J’aime bien évoquer Barnave, ce brillant avocat de la
Province du Dauphiné, parce qu’il a parfaitement résumé la raison de la
Révolution dans une phrase de son livre écrit en prison en 1793 « De la
Révolution et de la Constitution », qui paraîtra en 1843 sous le
titre Introduction à la Révolution française ; la voici :« Une nouvelle répartition des richesses, impose une nouvelle
répartition des pouvoirs ».
Une nouvelle classe sociale, riche, travailleuse et
instruite, prenait le pouvoir à une classe sociale obsolète et décadente, la
noblesse.
La Révolution ne fut ne fut donc que cela. Du moins celle que
j’appelle la Révolution en dentelles. (L’autre Révolution, celle des miséreux
et des affamés, n'a guère de place dans les livres d’histoire et curieusement
tous ses défenseurs sont copieusement diffamés.)
Barnave fut un des révolutionnaires parmi les plus
enthousiastes dès les débuts de la Révolution.

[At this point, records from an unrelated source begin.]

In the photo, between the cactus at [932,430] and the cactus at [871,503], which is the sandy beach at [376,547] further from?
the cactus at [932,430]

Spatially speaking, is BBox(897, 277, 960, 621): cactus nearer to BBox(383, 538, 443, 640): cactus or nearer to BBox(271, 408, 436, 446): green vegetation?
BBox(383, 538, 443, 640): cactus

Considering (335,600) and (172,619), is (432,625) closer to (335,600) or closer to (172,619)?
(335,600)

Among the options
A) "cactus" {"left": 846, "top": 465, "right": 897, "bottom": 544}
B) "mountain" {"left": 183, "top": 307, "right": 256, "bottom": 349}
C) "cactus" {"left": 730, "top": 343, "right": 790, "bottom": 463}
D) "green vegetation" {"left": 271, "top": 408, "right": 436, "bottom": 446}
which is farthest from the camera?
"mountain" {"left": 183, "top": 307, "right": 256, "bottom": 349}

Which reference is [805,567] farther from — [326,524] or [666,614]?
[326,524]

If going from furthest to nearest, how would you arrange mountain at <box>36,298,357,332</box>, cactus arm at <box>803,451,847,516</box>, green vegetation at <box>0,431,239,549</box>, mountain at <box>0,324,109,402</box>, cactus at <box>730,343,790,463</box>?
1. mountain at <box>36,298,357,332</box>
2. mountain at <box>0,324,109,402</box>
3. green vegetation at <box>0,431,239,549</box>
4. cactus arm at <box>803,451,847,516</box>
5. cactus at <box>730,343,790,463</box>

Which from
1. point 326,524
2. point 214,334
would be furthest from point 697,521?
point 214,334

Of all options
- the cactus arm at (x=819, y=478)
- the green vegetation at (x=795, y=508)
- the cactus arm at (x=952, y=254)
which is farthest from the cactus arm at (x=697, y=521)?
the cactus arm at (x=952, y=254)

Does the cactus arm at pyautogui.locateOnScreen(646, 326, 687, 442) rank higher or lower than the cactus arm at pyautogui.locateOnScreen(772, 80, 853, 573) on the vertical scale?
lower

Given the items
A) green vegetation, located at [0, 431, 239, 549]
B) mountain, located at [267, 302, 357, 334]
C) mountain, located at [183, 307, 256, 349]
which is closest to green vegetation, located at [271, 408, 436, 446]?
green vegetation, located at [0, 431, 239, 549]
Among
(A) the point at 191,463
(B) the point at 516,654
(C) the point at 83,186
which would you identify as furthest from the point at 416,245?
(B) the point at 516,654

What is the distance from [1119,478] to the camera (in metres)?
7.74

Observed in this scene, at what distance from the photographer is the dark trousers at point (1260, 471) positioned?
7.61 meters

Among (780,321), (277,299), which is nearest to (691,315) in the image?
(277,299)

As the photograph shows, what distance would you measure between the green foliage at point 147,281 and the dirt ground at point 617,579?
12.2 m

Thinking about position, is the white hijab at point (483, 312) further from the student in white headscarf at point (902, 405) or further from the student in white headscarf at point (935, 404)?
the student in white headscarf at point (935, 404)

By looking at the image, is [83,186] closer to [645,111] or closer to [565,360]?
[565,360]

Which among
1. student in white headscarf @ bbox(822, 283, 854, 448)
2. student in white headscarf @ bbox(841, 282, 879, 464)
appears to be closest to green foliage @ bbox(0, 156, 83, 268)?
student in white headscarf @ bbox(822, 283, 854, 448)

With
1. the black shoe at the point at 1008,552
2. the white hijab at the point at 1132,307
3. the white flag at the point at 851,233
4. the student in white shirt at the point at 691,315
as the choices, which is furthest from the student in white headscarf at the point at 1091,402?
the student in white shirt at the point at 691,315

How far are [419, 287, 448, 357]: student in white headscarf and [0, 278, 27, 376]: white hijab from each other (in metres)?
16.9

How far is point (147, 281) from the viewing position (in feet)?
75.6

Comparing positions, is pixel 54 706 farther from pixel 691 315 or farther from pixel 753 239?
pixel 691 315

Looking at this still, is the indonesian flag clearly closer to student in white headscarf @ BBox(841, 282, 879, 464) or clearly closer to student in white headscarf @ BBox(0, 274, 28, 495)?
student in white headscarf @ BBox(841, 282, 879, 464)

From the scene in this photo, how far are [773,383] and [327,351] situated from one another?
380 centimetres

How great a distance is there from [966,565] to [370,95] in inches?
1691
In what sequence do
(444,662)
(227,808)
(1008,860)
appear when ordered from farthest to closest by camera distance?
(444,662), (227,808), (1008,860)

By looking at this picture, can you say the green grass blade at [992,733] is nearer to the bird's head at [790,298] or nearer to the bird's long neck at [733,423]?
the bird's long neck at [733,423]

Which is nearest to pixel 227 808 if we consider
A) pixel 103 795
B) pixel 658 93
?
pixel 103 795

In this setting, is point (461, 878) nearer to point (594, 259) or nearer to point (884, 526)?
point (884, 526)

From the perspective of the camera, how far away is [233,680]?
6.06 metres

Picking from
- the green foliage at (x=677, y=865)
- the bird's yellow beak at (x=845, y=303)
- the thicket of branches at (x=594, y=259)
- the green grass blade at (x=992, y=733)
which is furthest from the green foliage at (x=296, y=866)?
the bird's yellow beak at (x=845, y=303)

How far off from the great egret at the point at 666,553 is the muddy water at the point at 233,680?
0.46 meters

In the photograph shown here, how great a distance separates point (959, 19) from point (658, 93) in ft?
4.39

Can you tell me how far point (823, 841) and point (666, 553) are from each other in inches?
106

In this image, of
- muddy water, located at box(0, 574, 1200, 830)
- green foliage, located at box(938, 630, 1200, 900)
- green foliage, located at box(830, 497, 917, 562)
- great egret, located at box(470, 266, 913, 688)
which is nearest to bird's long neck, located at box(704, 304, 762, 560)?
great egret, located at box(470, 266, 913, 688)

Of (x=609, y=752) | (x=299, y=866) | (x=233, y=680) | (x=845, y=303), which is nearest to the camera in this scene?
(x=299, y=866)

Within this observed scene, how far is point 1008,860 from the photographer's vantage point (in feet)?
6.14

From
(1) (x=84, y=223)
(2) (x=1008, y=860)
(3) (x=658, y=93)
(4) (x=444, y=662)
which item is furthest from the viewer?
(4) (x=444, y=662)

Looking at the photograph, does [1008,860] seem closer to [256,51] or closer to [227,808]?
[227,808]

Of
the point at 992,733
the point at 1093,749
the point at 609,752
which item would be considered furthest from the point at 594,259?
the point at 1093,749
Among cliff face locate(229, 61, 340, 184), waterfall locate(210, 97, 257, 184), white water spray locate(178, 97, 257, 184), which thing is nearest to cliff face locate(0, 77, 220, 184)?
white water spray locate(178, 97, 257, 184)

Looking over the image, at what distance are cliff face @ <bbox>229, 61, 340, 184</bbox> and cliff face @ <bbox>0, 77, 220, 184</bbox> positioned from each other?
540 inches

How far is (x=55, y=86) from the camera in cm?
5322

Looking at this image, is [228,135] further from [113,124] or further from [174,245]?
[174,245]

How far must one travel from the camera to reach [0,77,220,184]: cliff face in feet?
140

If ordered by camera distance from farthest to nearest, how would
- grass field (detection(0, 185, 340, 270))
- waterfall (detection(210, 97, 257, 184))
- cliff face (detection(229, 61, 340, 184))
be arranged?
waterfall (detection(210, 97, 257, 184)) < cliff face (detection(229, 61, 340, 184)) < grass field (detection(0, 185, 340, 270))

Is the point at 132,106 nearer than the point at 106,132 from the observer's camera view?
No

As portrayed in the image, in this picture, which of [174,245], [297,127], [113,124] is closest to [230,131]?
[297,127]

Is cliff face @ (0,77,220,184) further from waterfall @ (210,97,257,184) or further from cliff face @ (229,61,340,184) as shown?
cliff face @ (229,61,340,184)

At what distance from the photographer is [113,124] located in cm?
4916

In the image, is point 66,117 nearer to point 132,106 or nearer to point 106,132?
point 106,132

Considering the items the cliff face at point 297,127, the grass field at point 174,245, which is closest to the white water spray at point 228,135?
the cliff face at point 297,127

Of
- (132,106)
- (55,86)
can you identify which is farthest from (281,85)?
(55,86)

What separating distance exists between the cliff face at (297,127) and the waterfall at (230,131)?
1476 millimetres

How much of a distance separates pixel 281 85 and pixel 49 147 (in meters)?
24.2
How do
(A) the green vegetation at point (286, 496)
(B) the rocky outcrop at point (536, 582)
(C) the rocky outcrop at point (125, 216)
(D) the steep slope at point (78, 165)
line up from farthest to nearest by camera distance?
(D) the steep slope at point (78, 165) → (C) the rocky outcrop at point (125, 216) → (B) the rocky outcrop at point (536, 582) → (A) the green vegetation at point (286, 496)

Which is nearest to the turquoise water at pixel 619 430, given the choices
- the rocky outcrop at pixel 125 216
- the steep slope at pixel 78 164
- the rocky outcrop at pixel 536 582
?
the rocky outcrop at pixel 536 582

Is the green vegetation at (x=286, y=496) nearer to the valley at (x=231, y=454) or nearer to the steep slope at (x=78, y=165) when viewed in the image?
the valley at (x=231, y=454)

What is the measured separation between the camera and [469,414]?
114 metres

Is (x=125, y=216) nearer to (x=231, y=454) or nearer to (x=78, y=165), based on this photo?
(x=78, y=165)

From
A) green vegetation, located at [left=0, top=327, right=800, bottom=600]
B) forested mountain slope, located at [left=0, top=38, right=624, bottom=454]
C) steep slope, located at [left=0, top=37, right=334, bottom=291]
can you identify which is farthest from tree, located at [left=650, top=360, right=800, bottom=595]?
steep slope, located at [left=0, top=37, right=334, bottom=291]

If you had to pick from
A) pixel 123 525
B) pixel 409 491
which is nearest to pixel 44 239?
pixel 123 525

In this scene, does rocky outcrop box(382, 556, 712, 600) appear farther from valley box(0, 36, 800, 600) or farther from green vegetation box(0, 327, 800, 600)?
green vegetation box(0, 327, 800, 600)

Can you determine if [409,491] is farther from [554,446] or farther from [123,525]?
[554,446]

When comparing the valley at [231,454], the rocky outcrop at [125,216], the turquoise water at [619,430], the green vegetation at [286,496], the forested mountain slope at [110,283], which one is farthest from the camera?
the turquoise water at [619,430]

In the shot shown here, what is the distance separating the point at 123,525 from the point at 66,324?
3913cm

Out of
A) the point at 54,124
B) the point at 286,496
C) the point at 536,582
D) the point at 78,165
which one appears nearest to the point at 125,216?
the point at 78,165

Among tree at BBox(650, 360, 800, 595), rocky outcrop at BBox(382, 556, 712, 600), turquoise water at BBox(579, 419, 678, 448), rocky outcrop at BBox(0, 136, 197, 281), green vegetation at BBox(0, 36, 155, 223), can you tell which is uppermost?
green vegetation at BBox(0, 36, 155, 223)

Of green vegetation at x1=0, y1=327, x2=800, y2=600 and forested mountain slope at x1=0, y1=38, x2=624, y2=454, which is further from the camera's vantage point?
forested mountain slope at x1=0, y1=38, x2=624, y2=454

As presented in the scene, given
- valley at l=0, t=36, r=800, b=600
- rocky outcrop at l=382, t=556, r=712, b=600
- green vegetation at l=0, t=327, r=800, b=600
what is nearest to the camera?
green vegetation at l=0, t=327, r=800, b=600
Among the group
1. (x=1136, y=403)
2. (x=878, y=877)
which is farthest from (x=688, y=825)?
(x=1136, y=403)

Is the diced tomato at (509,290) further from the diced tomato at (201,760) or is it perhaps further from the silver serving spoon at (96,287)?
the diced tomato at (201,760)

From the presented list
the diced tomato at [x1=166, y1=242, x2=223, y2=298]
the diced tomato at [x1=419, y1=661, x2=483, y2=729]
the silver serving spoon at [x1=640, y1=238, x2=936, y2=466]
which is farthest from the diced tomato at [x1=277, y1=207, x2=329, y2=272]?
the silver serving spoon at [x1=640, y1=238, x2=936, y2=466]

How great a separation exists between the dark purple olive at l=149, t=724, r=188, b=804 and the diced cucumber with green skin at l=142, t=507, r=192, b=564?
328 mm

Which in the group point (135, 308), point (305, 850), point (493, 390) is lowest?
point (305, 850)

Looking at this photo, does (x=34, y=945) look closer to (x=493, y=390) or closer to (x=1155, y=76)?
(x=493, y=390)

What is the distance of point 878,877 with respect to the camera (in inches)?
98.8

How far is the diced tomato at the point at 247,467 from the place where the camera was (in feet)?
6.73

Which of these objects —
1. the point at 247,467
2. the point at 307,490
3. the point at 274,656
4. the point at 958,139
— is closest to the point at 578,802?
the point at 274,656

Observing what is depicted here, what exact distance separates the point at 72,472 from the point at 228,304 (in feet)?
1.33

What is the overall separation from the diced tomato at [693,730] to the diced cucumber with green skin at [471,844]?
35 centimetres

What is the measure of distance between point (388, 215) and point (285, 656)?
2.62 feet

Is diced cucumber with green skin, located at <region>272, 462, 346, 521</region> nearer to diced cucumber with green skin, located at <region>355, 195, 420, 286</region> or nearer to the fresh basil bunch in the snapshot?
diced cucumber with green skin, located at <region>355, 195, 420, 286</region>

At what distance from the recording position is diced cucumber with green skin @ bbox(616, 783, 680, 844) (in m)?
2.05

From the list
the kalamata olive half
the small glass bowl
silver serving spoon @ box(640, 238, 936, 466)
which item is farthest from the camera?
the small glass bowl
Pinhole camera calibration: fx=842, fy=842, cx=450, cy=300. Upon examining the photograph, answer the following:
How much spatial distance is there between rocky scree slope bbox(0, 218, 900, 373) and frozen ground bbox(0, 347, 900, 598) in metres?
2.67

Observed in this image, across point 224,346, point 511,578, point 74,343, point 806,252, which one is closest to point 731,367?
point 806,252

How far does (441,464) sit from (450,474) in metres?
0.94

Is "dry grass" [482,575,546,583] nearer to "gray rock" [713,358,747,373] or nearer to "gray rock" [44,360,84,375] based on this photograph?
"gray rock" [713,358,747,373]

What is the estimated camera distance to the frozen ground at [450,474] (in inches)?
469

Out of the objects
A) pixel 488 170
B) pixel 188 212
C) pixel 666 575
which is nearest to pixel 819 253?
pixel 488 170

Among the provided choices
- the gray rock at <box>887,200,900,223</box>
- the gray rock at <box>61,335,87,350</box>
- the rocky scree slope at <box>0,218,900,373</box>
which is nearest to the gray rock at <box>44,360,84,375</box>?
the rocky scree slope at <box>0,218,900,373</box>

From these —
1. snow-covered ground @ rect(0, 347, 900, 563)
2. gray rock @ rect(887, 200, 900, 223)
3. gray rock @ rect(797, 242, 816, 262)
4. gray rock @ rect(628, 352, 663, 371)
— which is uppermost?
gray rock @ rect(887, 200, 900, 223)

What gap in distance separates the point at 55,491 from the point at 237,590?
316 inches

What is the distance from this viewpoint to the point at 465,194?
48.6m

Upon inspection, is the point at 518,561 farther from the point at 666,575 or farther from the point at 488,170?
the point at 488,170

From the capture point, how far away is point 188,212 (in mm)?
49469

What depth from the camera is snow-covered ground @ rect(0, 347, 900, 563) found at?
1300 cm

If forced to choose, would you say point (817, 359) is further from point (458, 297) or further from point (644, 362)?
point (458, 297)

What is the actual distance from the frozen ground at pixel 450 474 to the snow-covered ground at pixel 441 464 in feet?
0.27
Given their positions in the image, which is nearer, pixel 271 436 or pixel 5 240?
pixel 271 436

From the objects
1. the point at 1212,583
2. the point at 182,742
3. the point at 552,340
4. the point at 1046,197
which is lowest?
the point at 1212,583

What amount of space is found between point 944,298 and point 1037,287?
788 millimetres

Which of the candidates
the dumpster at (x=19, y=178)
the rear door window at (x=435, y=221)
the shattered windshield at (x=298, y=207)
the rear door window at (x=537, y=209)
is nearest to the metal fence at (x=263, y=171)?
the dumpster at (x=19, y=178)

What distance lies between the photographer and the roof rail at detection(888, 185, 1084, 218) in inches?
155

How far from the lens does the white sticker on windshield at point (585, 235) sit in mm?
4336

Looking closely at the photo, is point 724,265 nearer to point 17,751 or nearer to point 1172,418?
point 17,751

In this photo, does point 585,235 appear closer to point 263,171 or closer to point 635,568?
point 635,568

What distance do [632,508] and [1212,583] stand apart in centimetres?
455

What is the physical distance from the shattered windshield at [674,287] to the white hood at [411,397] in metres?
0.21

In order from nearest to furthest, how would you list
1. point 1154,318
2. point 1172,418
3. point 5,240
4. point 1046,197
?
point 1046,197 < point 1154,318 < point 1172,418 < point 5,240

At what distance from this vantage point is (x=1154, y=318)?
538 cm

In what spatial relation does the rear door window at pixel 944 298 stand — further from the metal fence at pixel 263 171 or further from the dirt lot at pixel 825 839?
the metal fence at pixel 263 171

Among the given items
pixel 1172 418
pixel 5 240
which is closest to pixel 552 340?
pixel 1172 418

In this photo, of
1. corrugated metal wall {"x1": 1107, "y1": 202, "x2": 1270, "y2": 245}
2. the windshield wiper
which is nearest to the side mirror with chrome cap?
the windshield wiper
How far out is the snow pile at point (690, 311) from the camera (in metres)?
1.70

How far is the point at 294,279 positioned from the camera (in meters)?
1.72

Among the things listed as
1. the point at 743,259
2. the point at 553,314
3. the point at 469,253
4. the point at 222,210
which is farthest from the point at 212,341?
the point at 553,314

C'est lui qui lança à
l'Assemblée, pour excuser les meurtres de Foulon et de Bertier, cette
apostrophe fameuse : « Messieurs, on veut vous attendrir en faveur du sang
versé hier à Paris. Ce sang était-il donc si pur, qu'on n'osât le
répandre ? », phrase qui passa à la postérité, et à laquelle
quelqu'un, dans l'assemblée, répliqua : « Oh ! le
tigre ! », surnom féroce qui resta au fougueux Barnave, qui se fit
pourtant chaton plus tard devant les beaux yeux de Marie-Antoinette.
Barnave symbolisait à lui seul cette haute bourgeoisie qui venait
de s’emparer enfin du pouvoir. Mais la liberté pour laquelle ces gens
prétendaient se battre, c’était avant tout la liberté de commercer (comme la prétendue liberté de la jeune Amérique). Raison pour laquelle Barnave fut un
partisan du suffrage censitaire, c’est-à-dire le vote réservé aux riches, et qu’il
fut un ardent défenseur du droit sacré de propriété. Il s’opposa donc avec
virulence à ce que l’on donne la citoyenneté aux gens de couleurs des colonies.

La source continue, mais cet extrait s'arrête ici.